GNU Lesser General Public License v3.0
52 stars 39 forks source link

nixops destroy frequently fails #58

Open andy-dean opened 6 years ago

andy-dean commented 6 years ago

I occasionally get an error when running "nixops destroy" - probably 10-20% of the times I run "nixops destroy". When the error happens, I end up with a volume that is no longer attached to any EC2 instance.

Here's the command I use:

nixops destroy -d some-deploy --confirm

And here is the console output I see:

warning: are you sure you want to destroy EC2 machine ‘machine’? (y/N) y
machine> destroying EC2 machine... [shutting-down] [shutting-down] [shutting-down] [shutting-down] Traceback (most recent call last):
  File "/nix/store/0h2c0k9mr8y5pvjd3ml30ms5rdf4kia1-nixops-1.5.1/bin/..nixops-wrapped-wrapped", line 951, in <module>
    args.op()
  File "/nix/store/0h2c0k9mr8y5pvjd3ml30ms5rdf4kia1-nixops-1.5.1/bin/..nixops-wrapped-wrapped", line 400, in op_destroy
    wipe=args.wipe)
  File "/nix/store/0h2c0k9mr8y5pvjd3ml30ms5rdf4kia1-nixops-1.5.1/lib/python2.7/site-packages/nixops/deployment.py", line 1073, in destroy_resources
    self._destroy_resources(include, exclude, wipe)
  File "/nix/store/0h2c0k9mr8y5pvjd3ml30ms5rdf4kia1-nixops-1.5.1/lib/python2.7/site-packages/nixops/deployment.py", line 1067, in _destroy_resources
    nixops.parallel.run_tasks(nr_workers=-1, tasks=self.resources.values(), worker_fun=worker)
  File "/nix/store/0h2c0k9mr8y5pvjd3ml30ms5rdf4kia1-nixops-1.5.1/lib/python2.7/site-packages/nixops/parallel.py", line 41, in thread_fun
    result_queue.put((worker_fun(t), None))
  File "/nix/store/0h2c0k9mr8y5pvjd3ml30ms5rdf4kia1-nixops-1.5.1/lib/python2.7/site-packages/nixops/deployment.py", line 1060, in worker
    if m.destroy(wipe=wipe): self.delete_resource(m)
  File "/nix/store/0h2c0k9mr8y5pvjd3ml30ms5rdf4kia1-nixops-1.5.1/lib/python2.7/site-packages/nixops/backends/ec2.py", line 1257, in destroy
    instance = self._get_instance(update=True)
  File "/nix/store/0h2c0k9mr8y5pvjd3ml30ms5rdf4kia1-nixops-1.5.1/lib/python2.7/site-packages/nixops/backends/ec2.py", line 285, in _get_instance
    assert instance_id
AssertionError
coretemp commented 6 years ago

From what I can see, self.vm_id is probably None causing the assertion to fail. The root cause of the issue is that there is no documentation for vm_id. Additionally, it appears that nixops assumes that AWS APIs return an answer every single time, which is not the case.
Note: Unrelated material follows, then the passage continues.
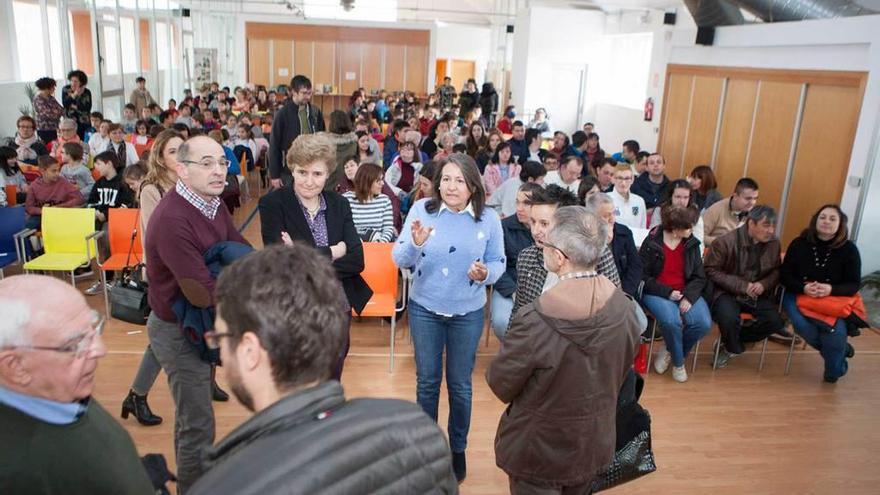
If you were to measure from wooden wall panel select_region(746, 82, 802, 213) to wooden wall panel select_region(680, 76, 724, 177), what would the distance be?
0.99 meters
If the size of your nixops deployment grows towards thousands of machines, the probability of a failed deployment will go to 1.

AWS APIs are rate limited, but there is nothing in nixops that tries to cope with failure. The automation in nixops seems to be limited currently, because of its many failure modes.